Am Ende hat mich mein Gurt rund 350,- € gekostet. Fast so viel wie meine Compagnon-Fototasche aus Büffelleder (Review ist inzwischen fertig…). Lohnt sich das? Ich weiß es nicht. Für mich ja, denn ich freue mich über gutes Handwerk, ich mag den Geruch von Leder, ich nutze gerne wertige Dinge und bin bereit, für Handarbeit auch Geld zu bezahlen. Letztlich ist der Gurt auch ein Ausdruck meiner eigenen Arbeitsweise: Wertig, dezent, handwerklich gut. Vielleicht bilde ich mir das ein, aber meine Kunden sehen das unbewusst. Mit einem Sunsniper-Doppelgurt sehen sie einen anderen Fotografen in mir, als mit dem Kamerhalfter aus schönem Leder. Vermutlich heißt deswegen auch das amerikanische Original die amerikanische Kopie “Moneymaker”. Vielleicht kostet mein Gurt deswegen inzwischen auch 329,- €, allerdings auch mit den neuen, verbesserten Schiebern.

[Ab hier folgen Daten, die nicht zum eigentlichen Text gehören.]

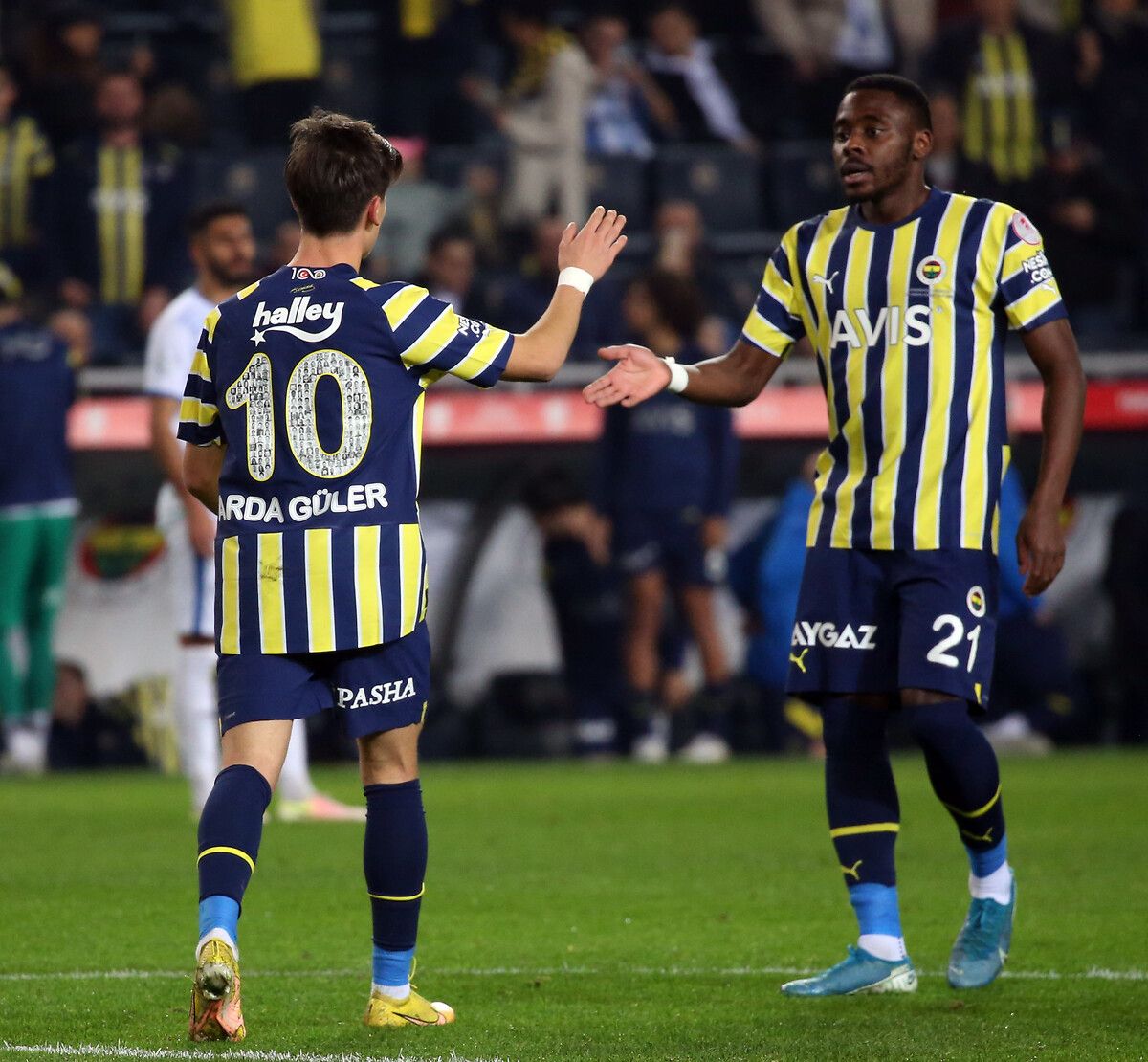 Büyük kriz! Barcelona'ya Arda Güler hediyesi 1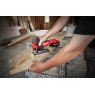 MILWAUKE Milwaukee M18 FBJS-0 Fuel Body Grip Jigsaw Bare Tool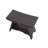 Serenity 24'' W Teak Shower Bench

Nachsatz: Ich habe meinen Gurt komplet selbst bezahlt und von Michael keinerlei Vorteile für das Verfassen dieses Reviews erhalten. Ich hatte den Gurt jetzt auf knapp 10 Hochzeiten im Einsatz und beschreibe hier meine eigenen Eindrücke. Hier noch ein paar Fotos von dem Gurt an meinem stahlhart durchtrainierten Alabasterkörper
Marceli
Februar 23, 2016
Hi, toller beitrag. Recherchiere schon länger nach diesem Kameragurt ( HoldFaster, Kamerahalfter). Weiß nur nicht für welchen ich mich entscheiden soll! Welche Farbe hast du da gewählt? Ist das das schlichte braun oder Antilopen braun? Wie siehst du die Abfärbung an der Kleidung beim schwitzen…? Sind weiß Hemden tabu ??? Hast du den MoneyMaker auch schon in der Hand gehabt zum Vergleich?
Gruß
Matthias
Februar 24, 2016
Moin aus Hamburg,
also, meiner ist glaube ich tatsächlich “antelope brown” und er färbt nicht, zumindest ist mir das trotz starken Schwitzens bisher nicht aufgefallen. Ich hatte den Moneymaker nie in der Hand, mir fiel nur auf den Bildern auf, dass dieser genietet ist, während der Kamerahalfter durchegend vernäht ist, was ich persönlich schöner finde. Ich bin nach wie vor sehr zufrieden mit dem Gurt.